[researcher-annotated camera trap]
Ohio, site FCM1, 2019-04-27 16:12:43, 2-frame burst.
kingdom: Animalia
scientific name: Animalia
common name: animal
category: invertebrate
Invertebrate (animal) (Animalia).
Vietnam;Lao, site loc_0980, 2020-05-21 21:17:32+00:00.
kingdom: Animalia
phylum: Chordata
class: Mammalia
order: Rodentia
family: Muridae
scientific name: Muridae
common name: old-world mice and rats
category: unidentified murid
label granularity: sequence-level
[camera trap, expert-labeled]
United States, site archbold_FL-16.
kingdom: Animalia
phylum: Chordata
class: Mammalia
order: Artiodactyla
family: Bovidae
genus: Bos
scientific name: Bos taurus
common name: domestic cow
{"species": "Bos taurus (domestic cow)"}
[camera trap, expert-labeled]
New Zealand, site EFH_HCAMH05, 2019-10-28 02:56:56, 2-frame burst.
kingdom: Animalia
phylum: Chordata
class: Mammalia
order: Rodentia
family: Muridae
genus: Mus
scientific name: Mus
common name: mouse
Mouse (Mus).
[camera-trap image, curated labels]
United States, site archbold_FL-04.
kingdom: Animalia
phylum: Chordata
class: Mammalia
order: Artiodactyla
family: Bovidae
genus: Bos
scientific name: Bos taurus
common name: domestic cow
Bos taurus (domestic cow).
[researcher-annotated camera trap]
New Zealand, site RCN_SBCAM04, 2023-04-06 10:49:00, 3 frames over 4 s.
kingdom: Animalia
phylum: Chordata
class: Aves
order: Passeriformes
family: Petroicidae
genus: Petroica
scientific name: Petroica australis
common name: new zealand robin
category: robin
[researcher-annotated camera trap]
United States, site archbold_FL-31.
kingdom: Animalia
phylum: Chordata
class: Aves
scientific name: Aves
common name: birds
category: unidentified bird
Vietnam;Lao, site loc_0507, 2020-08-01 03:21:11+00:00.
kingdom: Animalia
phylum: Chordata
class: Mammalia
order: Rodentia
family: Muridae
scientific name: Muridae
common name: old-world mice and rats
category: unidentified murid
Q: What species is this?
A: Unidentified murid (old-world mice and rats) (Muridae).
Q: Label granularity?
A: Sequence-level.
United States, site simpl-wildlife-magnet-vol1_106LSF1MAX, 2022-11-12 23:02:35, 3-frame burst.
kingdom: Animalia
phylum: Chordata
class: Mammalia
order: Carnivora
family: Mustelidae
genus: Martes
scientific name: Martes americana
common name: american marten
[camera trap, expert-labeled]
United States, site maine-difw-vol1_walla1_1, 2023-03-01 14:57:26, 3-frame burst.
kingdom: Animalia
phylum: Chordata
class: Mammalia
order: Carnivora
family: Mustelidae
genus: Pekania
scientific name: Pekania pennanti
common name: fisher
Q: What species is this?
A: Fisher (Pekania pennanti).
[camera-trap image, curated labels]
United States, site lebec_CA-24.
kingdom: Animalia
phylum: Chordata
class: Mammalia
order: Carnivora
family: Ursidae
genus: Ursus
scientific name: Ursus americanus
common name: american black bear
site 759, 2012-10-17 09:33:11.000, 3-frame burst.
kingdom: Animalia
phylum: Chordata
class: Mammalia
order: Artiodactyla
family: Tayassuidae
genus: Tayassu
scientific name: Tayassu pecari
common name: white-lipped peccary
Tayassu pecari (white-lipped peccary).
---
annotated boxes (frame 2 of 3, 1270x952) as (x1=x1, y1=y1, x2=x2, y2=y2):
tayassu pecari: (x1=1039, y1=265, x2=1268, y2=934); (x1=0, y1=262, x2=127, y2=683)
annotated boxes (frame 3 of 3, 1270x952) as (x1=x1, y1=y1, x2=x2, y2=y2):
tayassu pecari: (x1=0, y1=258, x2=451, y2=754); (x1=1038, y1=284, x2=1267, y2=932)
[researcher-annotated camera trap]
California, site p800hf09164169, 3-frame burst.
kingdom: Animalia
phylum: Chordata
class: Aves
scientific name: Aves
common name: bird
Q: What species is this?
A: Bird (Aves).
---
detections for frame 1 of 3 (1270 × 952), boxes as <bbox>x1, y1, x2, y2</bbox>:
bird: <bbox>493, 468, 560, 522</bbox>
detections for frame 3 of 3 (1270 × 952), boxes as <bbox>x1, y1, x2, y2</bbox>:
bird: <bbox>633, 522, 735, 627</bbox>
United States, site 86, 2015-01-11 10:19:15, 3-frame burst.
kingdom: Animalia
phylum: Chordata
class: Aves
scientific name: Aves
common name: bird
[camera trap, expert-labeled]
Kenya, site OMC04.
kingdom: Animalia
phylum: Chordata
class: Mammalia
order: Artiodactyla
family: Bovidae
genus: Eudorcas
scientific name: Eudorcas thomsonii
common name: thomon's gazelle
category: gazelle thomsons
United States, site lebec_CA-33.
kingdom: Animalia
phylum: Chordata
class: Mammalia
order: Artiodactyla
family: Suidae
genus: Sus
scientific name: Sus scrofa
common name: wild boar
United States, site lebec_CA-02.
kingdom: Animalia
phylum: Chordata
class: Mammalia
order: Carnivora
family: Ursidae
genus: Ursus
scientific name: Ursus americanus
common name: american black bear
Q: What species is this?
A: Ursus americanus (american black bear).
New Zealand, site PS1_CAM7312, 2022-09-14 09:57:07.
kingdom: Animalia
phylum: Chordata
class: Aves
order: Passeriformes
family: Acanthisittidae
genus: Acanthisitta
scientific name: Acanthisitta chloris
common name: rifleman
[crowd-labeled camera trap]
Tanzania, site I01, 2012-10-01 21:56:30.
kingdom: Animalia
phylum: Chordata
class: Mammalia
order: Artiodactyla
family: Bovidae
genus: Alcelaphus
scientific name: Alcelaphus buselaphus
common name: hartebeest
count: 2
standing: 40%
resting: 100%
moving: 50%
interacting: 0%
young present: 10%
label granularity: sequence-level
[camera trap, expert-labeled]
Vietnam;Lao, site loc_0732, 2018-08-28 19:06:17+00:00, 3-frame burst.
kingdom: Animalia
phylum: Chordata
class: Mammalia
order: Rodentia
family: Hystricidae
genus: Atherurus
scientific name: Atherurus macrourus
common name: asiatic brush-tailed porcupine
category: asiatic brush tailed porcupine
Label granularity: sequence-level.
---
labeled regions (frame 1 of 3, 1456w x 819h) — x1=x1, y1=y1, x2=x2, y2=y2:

#####

■ WHAT THIS TASK INVOLVES ■
Search the listing above for the string "United" and return each line it appears on.

■ TASK OUTPUT ■
United States, site archbold_FL-16.
United States, site archbold_FL-04.
United States, site archbold_FL-31.
United States, site simpl-wildlife-magnet-vol1_106LSF1MAX, 2022-11-12 23:02:35, 3-frame burst.
United States, site maine-difw-vol1_walla1_1, 2023-03-01 14:57:26, 3-frame burst.
United States, site lebec_CA-24.
United States, site 86, 2015-01-11 10:19:15, 3-frame burst.
United States, site lebec_CA-33.
United States, site lebec_CA-02.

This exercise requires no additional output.